This season is about survival, it's about simply managing to get through this brutal, compact season, avoid long-term injuries and make it into the dance, so to speak. Once that happens, the game changes. The pace slows down, where the Celtics are more comfortable. The Lakers' length and size become dramatically different in terms of impact. Kobe Bryant's efficiency becomes less important because all efficiency is impacted by the style of play. Pau Gasol's versatility becomes an asset. The Celtics' savvy in drawing and avoiding fouls frustrates teams. Does that mean that either will be representing their conference in the Finals? Not necessarily. But it does mean that dealing with them will not be easy. The Heat may have dismissed the Celtics last season, but there's no reason to think the Celtics can't turn a few more opportunities into wins. The Lakers were trounced by a Mavs team that no longer exists. In fact, the Lakers could very well be a different team in a matter of weeks.
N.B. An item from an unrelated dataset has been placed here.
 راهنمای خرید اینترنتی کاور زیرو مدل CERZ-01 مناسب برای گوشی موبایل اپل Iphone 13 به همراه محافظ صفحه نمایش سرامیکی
Stranger things have happened - especially in an odd year. Both teams looked tired and off the mark last night, so it is kind of hard to picture right now.
In fact, Adrian Wojnarowski disagrees. He thinks both eras are over.
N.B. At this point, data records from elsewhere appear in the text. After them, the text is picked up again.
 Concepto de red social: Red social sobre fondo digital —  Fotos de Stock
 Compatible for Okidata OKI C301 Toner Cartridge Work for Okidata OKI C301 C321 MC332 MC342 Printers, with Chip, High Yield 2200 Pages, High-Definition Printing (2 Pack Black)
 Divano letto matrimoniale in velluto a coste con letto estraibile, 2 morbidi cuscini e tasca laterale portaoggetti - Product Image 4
They were dancing the dance one more time Thursday night, and deep down they all know this generation’s rivalry is coming to a close. The Lakers escaped 88-87 and Bryant, Gasol and Andrew Bynum had the big blocks, big baskets and big boards to beat Boston. All over again, Lakers-Celtics has been compelling theater, a link to the league’s yesteryear and it won’t be long until these games have little ramification on the NBA again. When Bryant comes back to Boston next season, Garnett and Allen likely won’t be here. When Bryant comes back to Boston, Gasol probably won’t be with him. Change is coming, because these teams are no longer constructed, constituted, for the championship chase.